The inverse of an equation can be verified by showing that $f\left( {{f}^{-1}}\left( x \right) \right)=x\text{ and }{{f}^{-1}}\left( f\left( x \right) \right)=x\text{ }$. First calculate $f\left( {{f}^{-1}}\left( x \right) \right)$. Replace ${{f}^{-1}}\left( x \right)=\frac{2x+4}{x-1}$ and evaluate the function f.
$\begin{align}
& f\left( {{f}^{-1}}\left( x \right) \right)=f\left( \frac{2x+4}{x-1} \right) \\
& =\frac{\frac{2x+4}{x-1}+4}{\frac{2x+4}{x-1}-2}
\end{align}$
Take the least common denominator as $x-1$ in both numerator and denominator. So,
$\begin{align}
& f\left( {{f}^{-1}}\left( x \right) \right)=\frac{\frac{2x+4+4\left( x-1 \right)}{x-1}}{\frac{2x+4-2\left( x-1 \right)}{x-1}} \\
& =\frac{2x+4+4\left( x-1 \right)}{2x+4-2\left( x-1 \right)}
\end{align}$
Use the distributive property $a\left( b+c \right)=ab+ac$ and combine like terms.
$\begin{align}
& f\left( {{f}^{-1}}\left( x \right) \right)=\frac{2x+4+4x-4}{2x+4-2x+2} \\
& =\frac{6x}{6} \\
& =x
\end{align}$
Now, calculate ${{f}^{-1}}\left( f\left( x \right) \right)$. Replace $f\left( x \right)=\frac{x+4}{x-2}$ and evaluate the inverse function ${{f}^{-1}}$.
$\begin{align}
& {{f}^{-1}}\left( f\left( x \right) \right)={{f}^{-1}}\left( \frac{x+4}{x-2} \right) \\
& =\frac{2\left( \frac{x+4}{x-2} \right)+4}{\left( \frac{x+4}{x-2} \right)-1}
\end{align}$
Take the least common denominator as $x-2$ in both numerator and denominator.

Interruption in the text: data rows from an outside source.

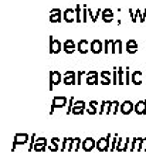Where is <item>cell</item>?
<instances>
[{
    "label": "cell",
    "instance_id": "12",
    "mask_svg": "<svg viewBox=\"0 0 146 153\" xmlns=\"http://www.w3.org/2000/svg\"><path fill=\"white\" fill-rule=\"evenodd\" d=\"M63 19H64L65 23H72L77 20L75 17V9H65L64 11H63Z\"/></svg>",
    "mask_w": 146,
    "mask_h": 153
},
{
    "label": "cell",
    "instance_id": "27",
    "mask_svg": "<svg viewBox=\"0 0 146 153\" xmlns=\"http://www.w3.org/2000/svg\"><path fill=\"white\" fill-rule=\"evenodd\" d=\"M101 13H102V9H98V10L95 11V13H94V11H92L91 9H88V16L91 17V22H92V23H97L98 16H99Z\"/></svg>",
    "mask_w": 146,
    "mask_h": 153
},
{
    "label": "cell",
    "instance_id": "34",
    "mask_svg": "<svg viewBox=\"0 0 146 153\" xmlns=\"http://www.w3.org/2000/svg\"><path fill=\"white\" fill-rule=\"evenodd\" d=\"M109 104H111V101H102V104L99 105V115L107 112V109L109 108Z\"/></svg>",
    "mask_w": 146,
    "mask_h": 153
},
{
    "label": "cell",
    "instance_id": "39",
    "mask_svg": "<svg viewBox=\"0 0 146 153\" xmlns=\"http://www.w3.org/2000/svg\"><path fill=\"white\" fill-rule=\"evenodd\" d=\"M82 75H87L85 71H78L77 72V85H81L82 84Z\"/></svg>",
    "mask_w": 146,
    "mask_h": 153
},
{
    "label": "cell",
    "instance_id": "37",
    "mask_svg": "<svg viewBox=\"0 0 146 153\" xmlns=\"http://www.w3.org/2000/svg\"><path fill=\"white\" fill-rule=\"evenodd\" d=\"M36 140H37V136H36V133H33L31 137H30V145H28V152H31L33 149H34V145H36Z\"/></svg>",
    "mask_w": 146,
    "mask_h": 153
},
{
    "label": "cell",
    "instance_id": "30",
    "mask_svg": "<svg viewBox=\"0 0 146 153\" xmlns=\"http://www.w3.org/2000/svg\"><path fill=\"white\" fill-rule=\"evenodd\" d=\"M82 145V140H80V137H74V142H72V149H71V152H77V150H80Z\"/></svg>",
    "mask_w": 146,
    "mask_h": 153
},
{
    "label": "cell",
    "instance_id": "5",
    "mask_svg": "<svg viewBox=\"0 0 146 153\" xmlns=\"http://www.w3.org/2000/svg\"><path fill=\"white\" fill-rule=\"evenodd\" d=\"M61 50H63L61 41L55 40L53 36H50V54H58Z\"/></svg>",
    "mask_w": 146,
    "mask_h": 153
},
{
    "label": "cell",
    "instance_id": "14",
    "mask_svg": "<svg viewBox=\"0 0 146 153\" xmlns=\"http://www.w3.org/2000/svg\"><path fill=\"white\" fill-rule=\"evenodd\" d=\"M124 53V43L122 40H115L111 45V54H122Z\"/></svg>",
    "mask_w": 146,
    "mask_h": 153
},
{
    "label": "cell",
    "instance_id": "9",
    "mask_svg": "<svg viewBox=\"0 0 146 153\" xmlns=\"http://www.w3.org/2000/svg\"><path fill=\"white\" fill-rule=\"evenodd\" d=\"M97 148V140L92 139V137H87L82 140V145H81V149L84 152H91L92 149Z\"/></svg>",
    "mask_w": 146,
    "mask_h": 153
},
{
    "label": "cell",
    "instance_id": "8",
    "mask_svg": "<svg viewBox=\"0 0 146 153\" xmlns=\"http://www.w3.org/2000/svg\"><path fill=\"white\" fill-rule=\"evenodd\" d=\"M63 51H64L65 54H74L77 51V44L72 41V40H65L64 43H63Z\"/></svg>",
    "mask_w": 146,
    "mask_h": 153
},
{
    "label": "cell",
    "instance_id": "16",
    "mask_svg": "<svg viewBox=\"0 0 146 153\" xmlns=\"http://www.w3.org/2000/svg\"><path fill=\"white\" fill-rule=\"evenodd\" d=\"M98 76H99V74H98L97 71H88L87 72V79H85V82H87L88 85H97V84H99Z\"/></svg>",
    "mask_w": 146,
    "mask_h": 153
},
{
    "label": "cell",
    "instance_id": "41",
    "mask_svg": "<svg viewBox=\"0 0 146 153\" xmlns=\"http://www.w3.org/2000/svg\"><path fill=\"white\" fill-rule=\"evenodd\" d=\"M129 14H130V20H132V23H136V14H135V11L132 10V9H129Z\"/></svg>",
    "mask_w": 146,
    "mask_h": 153
},
{
    "label": "cell",
    "instance_id": "22",
    "mask_svg": "<svg viewBox=\"0 0 146 153\" xmlns=\"http://www.w3.org/2000/svg\"><path fill=\"white\" fill-rule=\"evenodd\" d=\"M101 16H102V20L105 23H111L114 20V10L112 9H104Z\"/></svg>",
    "mask_w": 146,
    "mask_h": 153
},
{
    "label": "cell",
    "instance_id": "7",
    "mask_svg": "<svg viewBox=\"0 0 146 153\" xmlns=\"http://www.w3.org/2000/svg\"><path fill=\"white\" fill-rule=\"evenodd\" d=\"M135 111V105L132 101H124L122 104H121V108H119V112L122 115H129L132 114Z\"/></svg>",
    "mask_w": 146,
    "mask_h": 153
},
{
    "label": "cell",
    "instance_id": "23",
    "mask_svg": "<svg viewBox=\"0 0 146 153\" xmlns=\"http://www.w3.org/2000/svg\"><path fill=\"white\" fill-rule=\"evenodd\" d=\"M119 108H121V104H119L118 101H111V104H109V108L107 109V112L105 114H108V115H111V114H118V111H119Z\"/></svg>",
    "mask_w": 146,
    "mask_h": 153
},
{
    "label": "cell",
    "instance_id": "24",
    "mask_svg": "<svg viewBox=\"0 0 146 153\" xmlns=\"http://www.w3.org/2000/svg\"><path fill=\"white\" fill-rule=\"evenodd\" d=\"M130 82L135 84V85H141L142 84V71H133L132 78H130Z\"/></svg>",
    "mask_w": 146,
    "mask_h": 153
},
{
    "label": "cell",
    "instance_id": "44",
    "mask_svg": "<svg viewBox=\"0 0 146 153\" xmlns=\"http://www.w3.org/2000/svg\"><path fill=\"white\" fill-rule=\"evenodd\" d=\"M142 152H146V137H143V143H142Z\"/></svg>",
    "mask_w": 146,
    "mask_h": 153
},
{
    "label": "cell",
    "instance_id": "25",
    "mask_svg": "<svg viewBox=\"0 0 146 153\" xmlns=\"http://www.w3.org/2000/svg\"><path fill=\"white\" fill-rule=\"evenodd\" d=\"M98 112V102L97 101H91L87 106V114L88 115H95Z\"/></svg>",
    "mask_w": 146,
    "mask_h": 153
},
{
    "label": "cell",
    "instance_id": "26",
    "mask_svg": "<svg viewBox=\"0 0 146 153\" xmlns=\"http://www.w3.org/2000/svg\"><path fill=\"white\" fill-rule=\"evenodd\" d=\"M60 142H61V139H58V137H53L51 139V143L48 145V150H51V152H57L58 150V145Z\"/></svg>",
    "mask_w": 146,
    "mask_h": 153
},
{
    "label": "cell",
    "instance_id": "18",
    "mask_svg": "<svg viewBox=\"0 0 146 153\" xmlns=\"http://www.w3.org/2000/svg\"><path fill=\"white\" fill-rule=\"evenodd\" d=\"M89 50H91L92 54H99V53H102L104 51L102 41H101V40H92L91 45H89Z\"/></svg>",
    "mask_w": 146,
    "mask_h": 153
},
{
    "label": "cell",
    "instance_id": "11",
    "mask_svg": "<svg viewBox=\"0 0 146 153\" xmlns=\"http://www.w3.org/2000/svg\"><path fill=\"white\" fill-rule=\"evenodd\" d=\"M63 82H64L65 85H74V84H77L75 71H65L64 76H63Z\"/></svg>",
    "mask_w": 146,
    "mask_h": 153
},
{
    "label": "cell",
    "instance_id": "2",
    "mask_svg": "<svg viewBox=\"0 0 146 153\" xmlns=\"http://www.w3.org/2000/svg\"><path fill=\"white\" fill-rule=\"evenodd\" d=\"M30 137L27 133H16L14 135V139H13V145H11V152H14L16 148L19 145H24V143H27L30 140Z\"/></svg>",
    "mask_w": 146,
    "mask_h": 153
},
{
    "label": "cell",
    "instance_id": "38",
    "mask_svg": "<svg viewBox=\"0 0 146 153\" xmlns=\"http://www.w3.org/2000/svg\"><path fill=\"white\" fill-rule=\"evenodd\" d=\"M74 104H75V98H74V97H71L70 101H68V109H67V115H70L71 112H72V106H74Z\"/></svg>",
    "mask_w": 146,
    "mask_h": 153
},
{
    "label": "cell",
    "instance_id": "29",
    "mask_svg": "<svg viewBox=\"0 0 146 153\" xmlns=\"http://www.w3.org/2000/svg\"><path fill=\"white\" fill-rule=\"evenodd\" d=\"M75 17H77V23H81L82 22V7L80 4L75 6Z\"/></svg>",
    "mask_w": 146,
    "mask_h": 153
},
{
    "label": "cell",
    "instance_id": "31",
    "mask_svg": "<svg viewBox=\"0 0 146 153\" xmlns=\"http://www.w3.org/2000/svg\"><path fill=\"white\" fill-rule=\"evenodd\" d=\"M124 72H125V70L122 68V67H119V68H118V84H119V85H124V84H125Z\"/></svg>",
    "mask_w": 146,
    "mask_h": 153
},
{
    "label": "cell",
    "instance_id": "4",
    "mask_svg": "<svg viewBox=\"0 0 146 153\" xmlns=\"http://www.w3.org/2000/svg\"><path fill=\"white\" fill-rule=\"evenodd\" d=\"M63 76L58 71H50V91L55 87V85H58L63 82Z\"/></svg>",
    "mask_w": 146,
    "mask_h": 153
},
{
    "label": "cell",
    "instance_id": "33",
    "mask_svg": "<svg viewBox=\"0 0 146 153\" xmlns=\"http://www.w3.org/2000/svg\"><path fill=\"white\" fill-rule=\"evenodd\" d=\"M118 142H119V136H118V133H115L114 135V139L111 140V152H114V150H116V146H118Z\"/></svg>",
    "mask_w": 146,
    "mask_h": 153
},
{
    "label": "cell",
    "instance_id": "28",
    "mask_svg": "<svg viewBox=\"0 0 146 153\" xmlns=\"http://www.w3.org/2000/svg\"><path fill=\"white\" fill-rule=\"evenodd\" d=\"M45 149H48V145L47 143H37L36 142V145H34V152H44Z\"/></svg>",
    "mask_w": 146,
    "mask_h": 153
},
{
    "label": "cell",
    "instance_id": "20",
    "mask_svg": "<svg viewBox=\"0 0 146 153\" xmlns=\"http://www.w3.org/2000/svg\"><path fill=\"white\" fill-rule=\"evenodd\" d=\"M72 142H74V137H64L63 139V142H61V152H65V150H68L71 152V149H72Z\"/></svg>",
    "mask_w": 146,
    "mask_h": 153
},
{
    "label": "cell",
    "instance_id": "19",
    "mask_svg": "<svg viewBox=\"0 0 146 153\" xmlns=\"http://www.w3.org/2000/svg\"><path fill=\"white\" fill-rule=\"evenodd\" d=\"M77 51L80 54H87L88 51H89V43H88V40H80L78 44H77Z\"/></svg>",
    "mask_w": 146,
    "mask_h": 153
},
{
    "label": "cell",
    "instance_id": "35",
    "mask_svg": "<svg viewBox=\"0 0 146 153\" xmlns=\"http://www.w3.org/2000/svg\"><path fill=\"white\" fill-rule=\"evenodd\" d=\"M136 16L139 17V20H141V23H143L146 20V9L143 11L141 10V9H136Z\"/></svg>",
    "mask_w": 146,
    "mask_h": 153
},
{
    "label": "cell",
    "instance_id": "32",
    "mask_svg": "<svg viewBox=\"0 0 146 153\" xmlns=\"http://www.w3.org/2000/svg\"><path fill=\"white\" fill-rule=\"evenodd\" d=\"M112 41H114V40H105V41H104V53H105V54H111Z\"/></svg>",
    "mask_w": 146,
    "mask_h": 153
},
{
    "label": "cell",
    "instance_id": "17",
    "mask_svg": "<svg viewBox=\"0 0 146 153\" xmlns=\"http://www.w3.org/2000/svg\"><path fill=\"white\" fill-rule=\"evenodd\" d=\"M138 43H136V40H128L126 44H125V50H126V53L128 54H136L138 53Z\"/></svg>",
    "mask_w": 146,
    "mask_h": 153
},
{
    "label": "cell",
    "instance_id": "6",
    "mask_svg": "<svg viewBox=\"0 0 146 153\" xmlns=\"http://www.w3.org/2000/svg\"><path fill=\"white\" fill-rule=\"evenodd\" d=\"M84 112H87V105H85V102L84 101H75V104H74V106H72V112L71 114L77 115V116H80V115H82Z\"/></svg>",
    "mask_w": 146,
    "mask_h": 153
},
{
    "label": "cell",
    "instance_id": "15",
    "mask_svg": "<svg viewBox=\"0 0 146 153\" xmlns=\"http://www.w3.org/2000/svg\"><path fill=\"white\" fill-rule=\"evenodd\" d=\"M111 76H112V72L111 71H101L99 72V84H102V85H109V84H112Z\"/></svg>",
    "mask_w": 146,
    "mask_h": 153
},
{
    "label": "cell",
    "instance_id": "3",
    "mask_svg": "<svg viewBox=\"0 0 146 153\" xmlns=\"http://www.w3.org/2000/svg\"><path fill=\"white\" fill-rule=\"evenodd\" d=\"M68 101H70V99H67L65 97H54V98H53V102H51L50 115L54 114V109H55V108H64Z\"/></svg>",
    "mask_w": 146,
    "mask_h": 153
},
{
    "label": "cell",
    "instance_id": "36",
    "mask_svg": "<svg viewBox=\"0 0 146 153\" xmlns=\"http://www.w3.org/2000/svg\"><path fill=\"white\" fill-rule=\"evenodd\" d=\"M88 6L84 4L82 6V23H87L88 22Z\"/></svg>",
    "mask_w": 146,
    "mask_h": 153
},
{
    "label": "cell",
    "instance_id": "21",
    "mask_svg": "<svg viewBox=\"0 0 146 153\" xmlns=\"http://www.w3.org/2000/svg\"><path fill=\"white\" fill-rule=\"evenodd\" d=\"M135 112L138 115H146V98L136 102V105H135Z\"/></svg>",
    "mask_w": 146,
    "mask_h": 153
},
{
    "label": "cell",
    "instance_id": "40",
    "mask_svg": "<svg viewBox=\"0 0 146 153\" xmlns=\"http://www.w3.org/2000/svg\"><path fill=\"white\" fill-rule=\"evenodd\" d=\"M130 78H132V75L129 74V67H126L125 68V84H132Z\"/></svg>",
    "mask_w": 146,
    "mask_h": 153
},
{
    "label": "cell",
    "instance_id": "1",
    "mask_svg": "<svg viewBox=\"0 0 146 153\" xmlns=\"http://www.w3.org/2000/svg\"><path fill=\"white\" fill-rule=\"evenodd\" d=\"M111 137H112V135L109 133V135H107L105 137L98 139L97 140V150H99V152H108L109 149H111Z\"/></svg>",
    "mask_w": 146,
    "mask_h": 153
},
{
    "label": "cell",
    "instance_id": "10",
    "mask_svg": "<svg viewBox=\"0 0 146 153\" xmlns=\"http://www.w3.org/2000/svg\"><path fill=\"white\" fill-rule=\"evenodd\" d=\"M63 20H64L63 19V11L60 10L58 7L50 10V22L51 23H61Z\"/></svg>",
    "mask_w": 146,
    "mask_h": 153
},
{
    "label": "cell",
    "instance_id": "13",
    "mask_svg": "<svg viewBox=\"0 0 146 153\" xmlns=\"http://www.w3.org/2000/svg\"><path fill=\"white\" fill-rule=\"evenodd\" d=\"M142 143H143V137H132V143H130L129 152H142Z\"/></svg>",
    "mask_w": 146,
    "mask_h": 153
},
{
    "label": "cell",
    "instance_id": "43",
    "mask_svg": "<svg viewBox=\"0 0 146 153\" xmlns=\"http://www.w3.org/2000/svg\"><path fill=\"white\" fill-rule=\"evenodd\" d=\"M36 142L37 143H47V140H45V137H37Z\"/></svg>",
    "mask_w": 146,
    "mask_h": 153
},
{
    "label": "cell",
    "instance_id": "42",
    "mask_svg": "<svg viewBox=\"0 0 146 153\" xmlns=\"http://www.w3.org/2000/svg\"><path fill=\"white\" fill-rule=\"evenodd\" d=\"M112 76H114V84H118V68H114Z\"/></svg>",
    "mask_w": 146,
    "mask_h": 153
}]
</instances>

So,
$\begin{align}
& f\left( {{f}^{-1}}\left( x \right) \right)=\frac{\frac{2\left( x+4 \right)+4\left( x-2 \right)}{x-2}}{\frac{x+4-1\left( x-2 \right)}{x-2}} \\
& =\frac{2\left( x+4 \right)+4\left( x-2 \right)}{x+4-1\left( x-2 \right)}
\end{align}$
Use the distributive property $a\left( b+c \right)=ab+ac$ and combine like terms.
$\begin{align}
& f\left( {{f}^{-1}}\left( x \right) \right)=\frac{2x+8+4x-8}{x+4-x+2} \\
& =\frac{6x}{6} \\
& =x
\end{align}$
Thus, it verifies that $f\left( {{f}^{-1}}\left( x \right) \right)=x\text{ and }{{f}^{-1}}\left( f\left( x \right) \right)=x\text{ }$.
Therefore, the obtained inverse function ${{f}^{-1}}\left( x \right)=\frac{2x+4}{x-1}$ ,$x\ne 1$ is correct.
Hence, the functions $f$ and ${{f}^{-1}}$ are inverses of each other.